彩都産学官連携フォーラム2022が26日、オンライン形式で開催された。大阪府や関西医薬品協会が実行委員会として主催した。今回のテーマは「彩都から世界の新興感染症の制圧に向けての挑戦」。


「緊急時迅速に医薬品を供給するために」をテーマに講演した厚生労働省医薬・生活衛生局審査管理課の荒川裕司氏は、昨年6月から政府の新型コロナ対策戦略のひとつとなっている緊急時の薬事承認制度について解説した。


 11月から12月まで3回行われた厚生科学審議会医薬品医療機器制度部会のとりまとめについて、国内治験を省略する制度の創設の是非であるとしたが、そこで導入された「推定」について、典型的な事例などをあげて説明。ワクチンでは顕著な有効性と高いベネフィット、治療薬については第Ⅱ相までの一定の有効性とベネフィットであるとして、安全性は第Ⅲ相での判断となることなどに改めて理解を求めた。


 荒川氏は講演のなかで、「ロナプリーブ」の承認が欧米より遅れたことについて、メーカー間の販売契約の影響があったことを指摘し、ワクチン、治療薬ではそれほど大きな承認の時間差はないことも示唆。また、コロナ関連医薬品の薬価上の措置については、大半の治療薬は政府買い上げで対応していて、保険上の取り扱いはないが、既収載品などのものは保険上の取り扱いとなることなどを説明した。


「新興感染症に備えて」をテーマに講演したAMEDの岡田就将氏は、新型コロナウイルス関連の医薬品メーカー等への支援状況を語り、昨年7月にAMEDに準備室を設けた先進的研究開発センター(SCARDA)の運用、検討状況などを概説した。
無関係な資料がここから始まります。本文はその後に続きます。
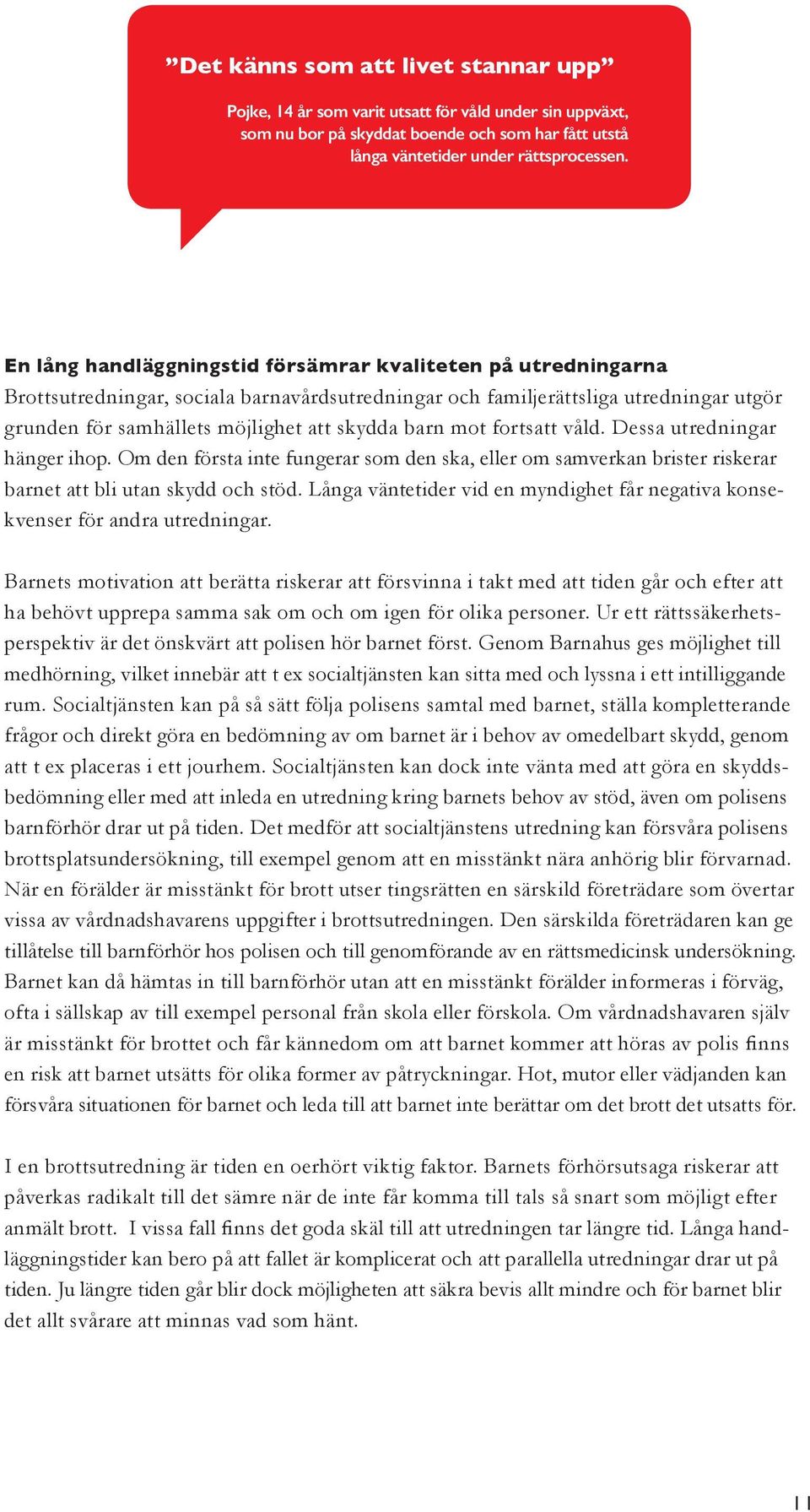 ”Det känns som att livet stannar upp”

Pojke, 14 år som varit utsatt för våld under sin uppväxt, som nu bor på skyddat boende och som har fått utstå långa väntetider under rättsprocessen.

En lång handläggningstid försämrar kvaliteten på utredningarna
Brottsutredningar, sociala barnavårdsutredningar och familjerättsliga utredningar utgör grunden för samhällets möjlighet att skydda barn mot fortsatt våld. Dessa utredningar hänger ihop. Om den första inte fungerar som den ska, eller om samverkan brister riskerar barnet att bli utan skydd och stöd. Långa väntetider vid en myndighet får negativa konsekvenser för andra utredningar.

Barnets motivation att berätta riskerar att försvinna i takt med att tiden går och efter att ha behövt upprepa samma sak om och om igen för olika personer. Ur ett rättssäkerhetsperspektiv är det önskvärt att polisen hör barnet först. Genom Barnahus ges möjlighet till medhörning, vilket innebär att t ex socialtjänsten kan sitta med och lyssna i ett intilliggande rum. Socialtjänsten kan på så sätt följa polisens samtal med barnet, ställa kompletterande frågor och direkt göra en bedömning av om barnet är i behov av omedelbart skydd, genom att t ex placeras i ett jourhem. Socialtjänsten kan dock inte vänta med att göra en skyddsbedömning eller med att inleda en utredning kring barnets behov av stöd, även om polisens barnförhör drar ut på tiden. Det medför att socialtjänstens utredning kan försvåra polisens brottsplatsundersökning, till exempel genom att en misstänkt nära anhörig blir förvarnad. När en förälder är misstänkt för brott utser tingsrätten en särskild företrädare som övertar vissa av vårdnadshavarens uppgifter i brottsutredningen. Den särskilda företrädaren kan ge tillåtelse till barnförhör hos polisen och till genomförande av en rättsmedicinsk undersökning. Barnet kan då hämtas in till barnförhör utan att en misstänkt förälder informeras i förväg, ofta i sällskap av till exempel personal från skola eller förskola. Om vårdnadshavaren själv är misstänkt för brottet och får kännedom om att barnet kommer att höras av polis finns en risk att barnet utsätts för olika former av påtryckningar. Hot, mutor eller vädjanden kan försvåra situationen för barnet och leda till att barnet inte berättar om det brott det utsatts för.

I en brottsutredning är tiden en oerhört viktig faktor. Barnets förhörsutsaga riskerar att påverkas radikalt till det sämre när de inte får komma till tals så snart som möjligt efter anmält brott. I vissa fall finns det goda skäl till att utredningen tar längre tid. Långa handläggningstider kan bero på att fallet är komplicerat och att parallella utredningar drar ut på tiden. Ju längre tiden går blir dock möjligheten att säkra bevis allt mindre och för barnet blir det allt svårare att minnas vad som hänt.

11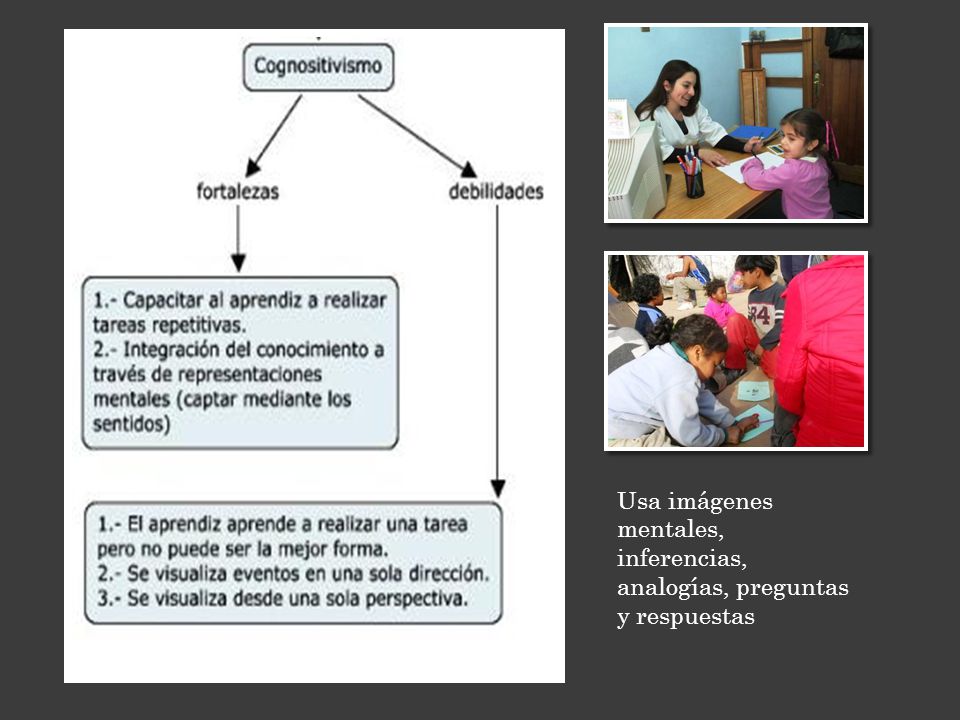 Cognositivismo

fortalezas

debilidades

1.- Capacitar al aprendiz a realizar tareas repetitivas.
2.- Integración del conocimiento a través de representaciones mentales (captar mediante los sentidos)

1.- El aprendiz aprende a realizar una tarea pero no puede ser la mejor forma.
2.- Se visualiza eventos en una sola dirección.
3.- Se visualiza desde una sola perspectiva.

84

Usa imágenes mentales, inferencias, analogías, preguntas y respuestas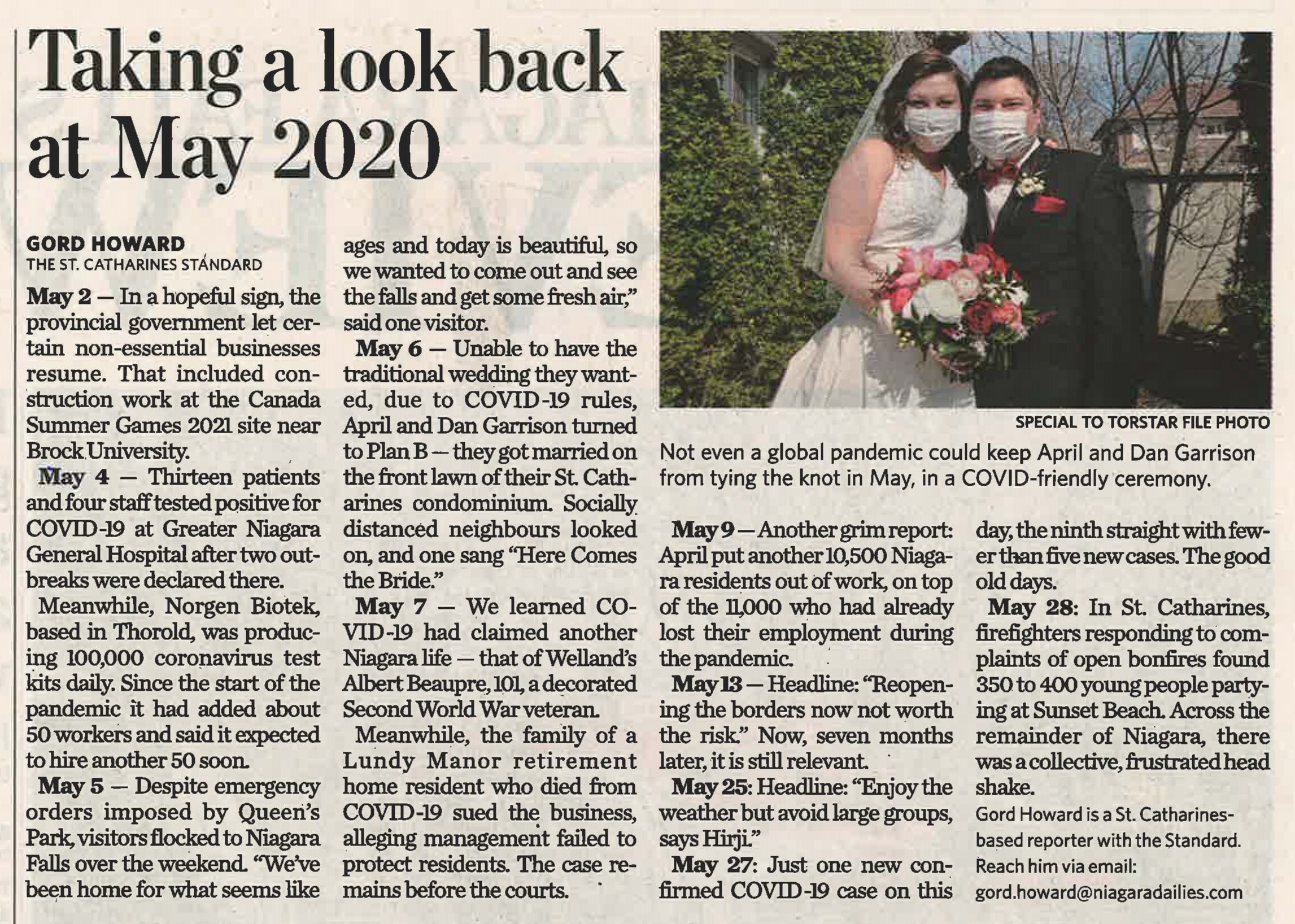 Taking a look back at May 2020

GORD HOWARD
THE ST. CATHARINES STANDARD

May 2 — In a hopeful sign, the provincial government let certain non-essential businesses resume. That included construction work at the Canada Summer Games 2021 site near Brock University.

May 4 — Thirteen patients and four staff tested positive for COVID-19 at Greater Niagara General Hospital after two outbreaks were declared there.

Meanwhile, Norgen Biotek, based in Thorold, was producing 100,000 coronavirus test kits daily. Since the start of the pandemic it had added about 50 workers and said it expected to hire another 50 soon.

May 5 — Despite emergency orders imposed by Queen's Park, visitors flocked to Niagara Falls over the weekend. "We've been home for what seems like ages and today is beautiful, so we wanted to come out and see the falls and get some fresh air," said one visitor.

May 6 — Unable to have the traditional wedding they wanted, due to COVID-19 rules, April and Dan Garrison turned to Plan B — they got married on the front lawn of their St. Catharines condominium. Socially distanced neighbours looked on, and one sang "Here Comes the Bride."

May 7 — We learned COVID-19 had claimed another Niagara life — that of Welland's Albert Beaupre, 101, a decorated Second World War veteran.

Meanwhile, the family of a Lundy Manor retirement home resident who died from COVID-19 sued the business, alleging management failed to protect residents. The case remains before the courts.

SPECIAL TO TORSTAR FILE PHOTO

Not even a global pandemic could keep April and Dan Garrison from tying the knot in May, in a COVID-friendly ceremony.

May 9 — Another grim report: April put another 10,500 Niagara residents out of work, on top of the 11,000 who had already lost their employment during the pandemic.

May 13 — Headline: "Reopening the borders now not worth the risk." Now, seven months later, it is still relevant.

May 25: Headline: "Enjoy the weather but avoid large groups, says Hirji."

May 27: Just one new confirmed COVID-19 case on this day, the ninth straight with fewer than five new cases. The good old days.

May 28: In St. Catharines, firefighters responding to complaints of open bonfires found 350 to 400 young people partying at Sunset Beach. Across the remainder of Niagara, there was a collective, frustrated head shake.

Gord Howard is a St. Catharines-based reporter with the Standard. Reach him via email: gord.howard@niagaradailies.com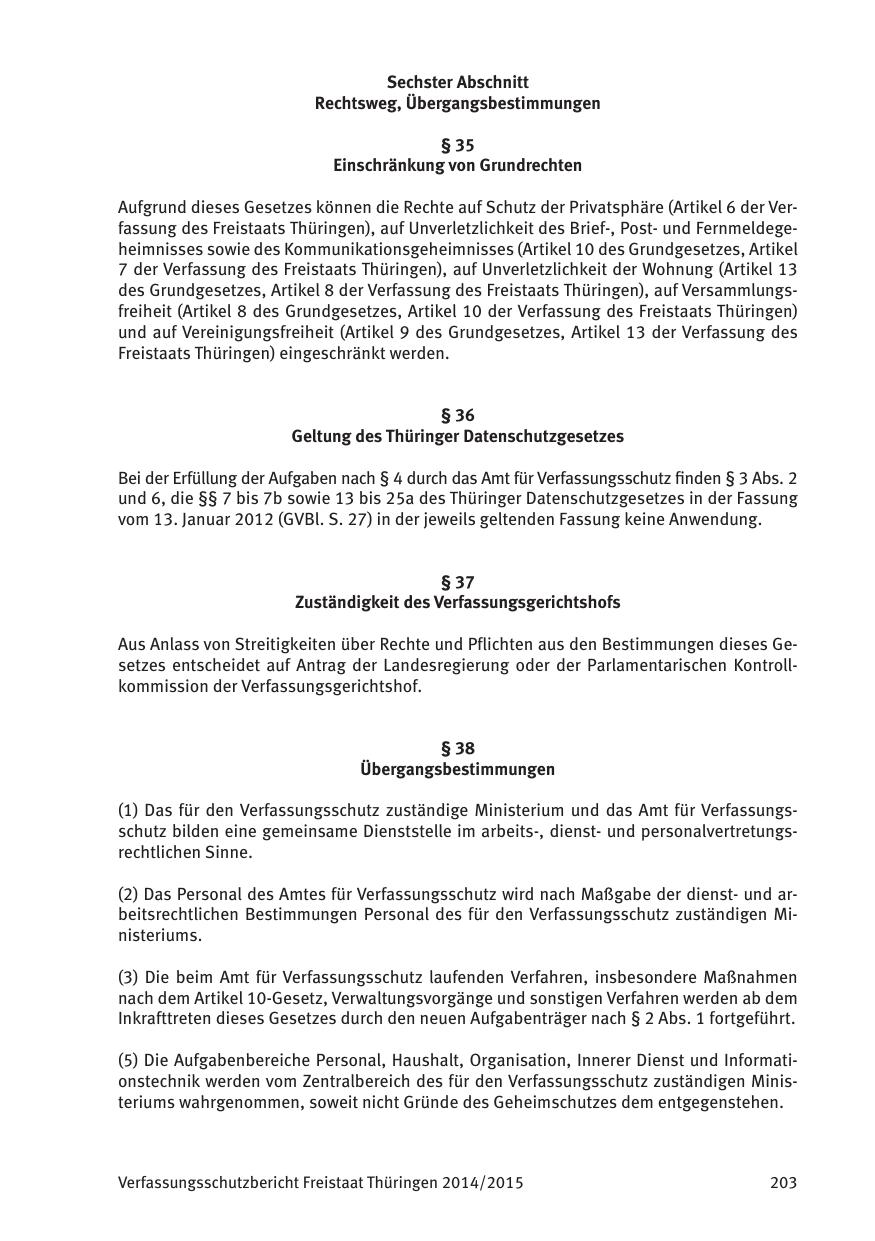 Sechster Abschnitt
Rechtsweg, Übergangsbestimmungen

§ 35
Einschränkung von Grundrechten

Aufgrund dieses Gesetzes können die Rechte auf Schutz der Privatsphäre (Artikel 6 der Verfassung des Freistaats Thüringen), auf Unverletzlichkeit des Brief-, Post- und Fernmeldegeheimnisses sowie des Kommunikationsgeheimnisses (Artikel 10 des Grundgesetzes, Artikel 7 der Verfassung des Freistaats Thüringen), auf Unverletzlichkeit der Wohnung (Artikel 13 des Grundgesetzes, Artikel 8 der Verfassung des Freistaats Thüringen), auf Versammlungsfreiheit (Artikel 8 des Grundgesetzes, Artikel 10 der Verfassung des Freistaats Thüringen) und auf Vereinigungsfreiheit (Artikel 9 des Grundgesetzes, Artikel 13 der Verfassung des Freistaats Thüringen) eingeschränkt werden.

§ 36
Geltung des Thüringer Datenschutzgesetzes

Bei der Erfüllung der Aufgaben nach § 4 durch das Amt für Verfassungsschutz finden § 3 Abs. 2 und 6, die §§ 7 bis 7b sowie 13 bis 25a des Thüringer Datenschutzgesetzes in der Fassung vom 13. Januar 2012 (GVBl. S. 27) in der jeweils geltenden Fassung keine Anwendung.

§ 37
Zuständigkeit des Verfassungsgerichtshofs

Aus Anlass von Streitigkeiten über Rechte und Pflichten aus den Bestimmungen dieses Gesetzes entscheidet auf Antrag der Landesregierung oder der Parlamentarischen Kontrollkommission der Verfassungsgerichtshof.

§ 38
Übergangsbestimmungen

(1) Das für den Verfassungsschutz zuständige Ministerium und das Amt für Verfassungsschutz bilden eine gemeinsame Dienststelle im arbeits-, dienst- und personalvertretungsrechtlichen Sinne.

(2) Das Personal des Amtes für Verfassungsschutz wird nach Maßgabe der dienst- und arbeitsrechtlichen Bestimmungen Personal des für den Verfassungsschutz zuständigen Ministeriums.

(3) Die beim Amt für Verfassungsschutz laufenden Verfahren, insbesondere Maßnahmen nach dem Artikel 10-Gesetz, Verwaltungsvorgänge und sonstigen Verfahren werden ab dem Inkrafttreten dieses Gesetzes durch den neuen Aufgabenträger nach § 2 Abs. 1 fortgeführt.

(5) Die Aufgabenbereiche Personal, Haushalt, Organisation, Innerer Dienst und Informationstechnik werden vom Zentralbereich des für den Verfassungsschutz zuständigen Ministeriums wahrgenommen, soweit nicht Gründe des Geheimschutzes dem entgegenstehen.

Verfassungsschutzbericht Freistaat Thüringen 2014/2015 203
 開発支援では治療薬開発では14件の臨床試験中のものがあり、ワクチンも複数の研究が走っているとしたが、ワクチンでは実用化された国産品がない状況も報告。一方で、基礎的シーズでは新規創薬などのための研究開発が着実に進展しているとした。


「近未来ワクチン研究開発の今後の展開」を語った基盤研の山本拓也氏は、ワクチン開発に際しての国の役割について、各メーカーが開発するワクチンに対する評価基準を早期に確立する必要があるとした。そうした予算の優先順位をつけることで、開発速度をあげることができるのではないかとの期待も示した。


 また、現在のmRNAワクチンについては、短期的には有効との評価を示しつつ、免疫記憶を延長する研究課題も指摘した。